## [Document passage]
########

- Doyle with an Avro mono
- Born: 18 April 1893 Wynberg, Cape Colony
- Died: 24 November 1974 (aged 81) Devon, England
- Allegiance: United Kingdom
- Branch: British Army Royal Air Force
- Service years: 1914–1918 1941–1943
- Rank: Captain
- Unit: Army Service Corps No. 56 Squadron No. 60 Squadron
- Conflicts: First World War • Western Front Second World War
- Awards: Distinguished Flying Cross

= John Doyle (RAF officer) =

British World War 1 pilot

John Edgcumbe Doyle (18 April 1895 – 24 November 1974) was a British First World War flying ace credited with nine confirmed victories. He was shot down on 6 September 1918 and taken prisoner and his right leg was amputated. He was repatriated on 20 December 1918 and invalided out of the RAF.

########

## [About this exercise]
Return the part of the John Doyle article from "John Edgcumbe Doyle" to "of the RAF.", copied word for word. Rely only on the text above for this work.

Collected data:
########

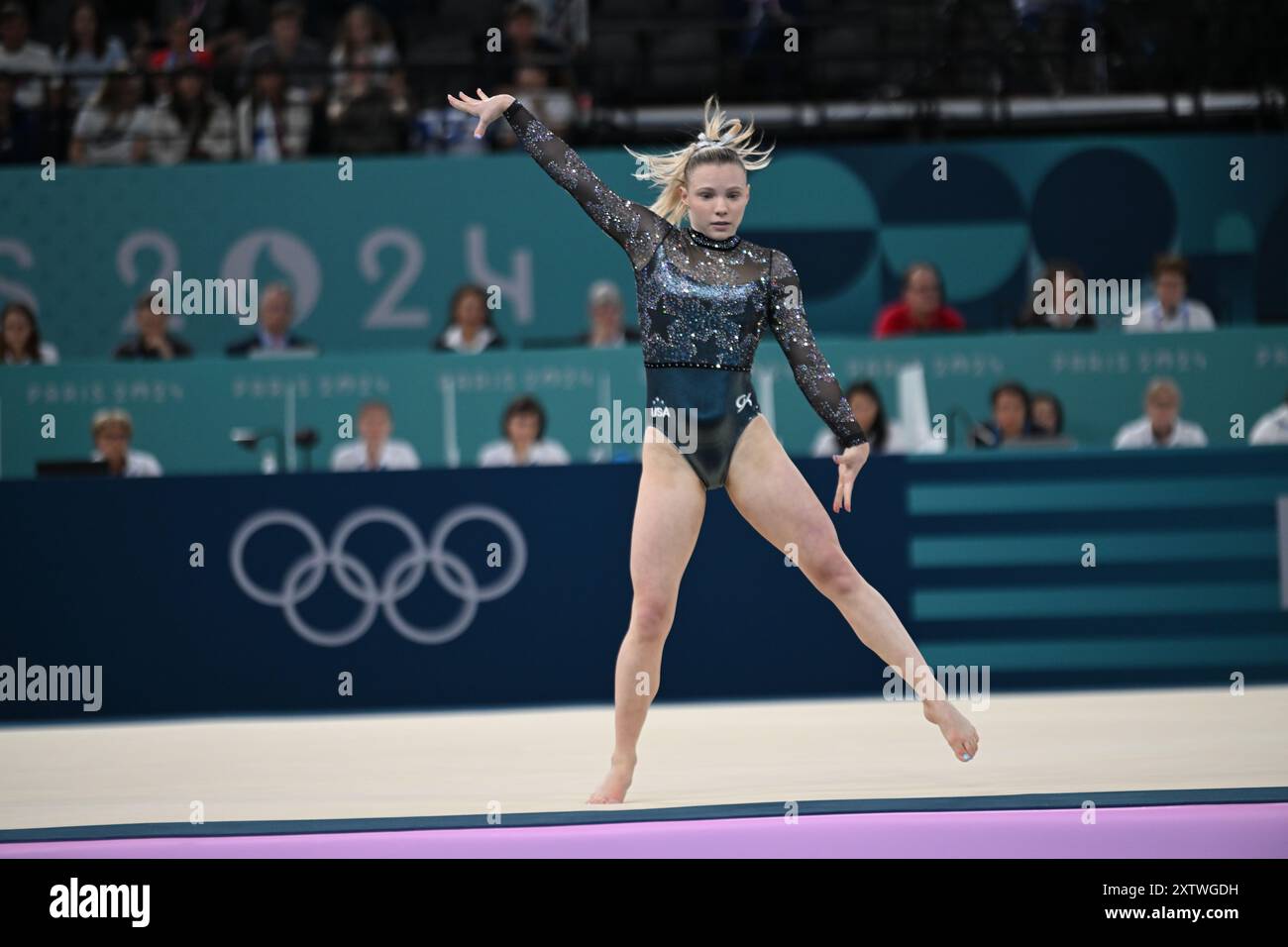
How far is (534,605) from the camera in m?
7.91

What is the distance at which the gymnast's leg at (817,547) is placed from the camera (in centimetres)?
478

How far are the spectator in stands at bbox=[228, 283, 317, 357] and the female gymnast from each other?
15.3 ft

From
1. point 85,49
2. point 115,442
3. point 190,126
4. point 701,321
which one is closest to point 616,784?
point 701,321

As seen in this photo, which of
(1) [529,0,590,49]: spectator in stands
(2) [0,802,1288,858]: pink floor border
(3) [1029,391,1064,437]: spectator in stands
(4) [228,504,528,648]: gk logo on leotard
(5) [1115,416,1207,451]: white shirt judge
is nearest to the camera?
(2) [0,802,1288,858]: pink floor border

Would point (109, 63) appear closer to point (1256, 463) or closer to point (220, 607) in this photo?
point (220, 607)

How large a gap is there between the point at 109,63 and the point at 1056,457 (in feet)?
22.0

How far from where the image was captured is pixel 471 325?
30.5 ft

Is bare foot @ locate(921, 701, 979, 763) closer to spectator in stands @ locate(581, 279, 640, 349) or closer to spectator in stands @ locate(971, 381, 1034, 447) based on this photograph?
spectator in stands @ locate(971, 381, 1034, 447)

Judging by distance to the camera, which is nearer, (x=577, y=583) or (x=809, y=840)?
(x=809, y=840)

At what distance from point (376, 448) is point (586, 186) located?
160 inches

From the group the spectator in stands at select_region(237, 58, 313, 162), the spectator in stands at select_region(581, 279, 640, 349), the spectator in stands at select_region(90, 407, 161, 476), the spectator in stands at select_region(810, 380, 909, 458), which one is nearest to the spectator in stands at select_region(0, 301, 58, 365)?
the spectator in stands at select_region(90, 407, 161, 476)

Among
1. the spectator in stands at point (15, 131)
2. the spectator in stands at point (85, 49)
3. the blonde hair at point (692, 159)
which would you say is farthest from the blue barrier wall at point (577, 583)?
the spectator in stands at point (85, 49)

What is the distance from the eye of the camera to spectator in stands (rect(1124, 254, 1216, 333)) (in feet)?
30.3

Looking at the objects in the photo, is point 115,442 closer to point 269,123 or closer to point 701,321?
point 269,123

########

## [Written answer]
John Edgcumbe Doyle (18 April 1895 – 24 November 1974) was a British First World War flying ace credited with nine confirmed victories. He was shot down on 6 September 1918 and taken prisoner and his right leg was amputated. He was repatriated on 20 December 1918 and invalided out of the RAF.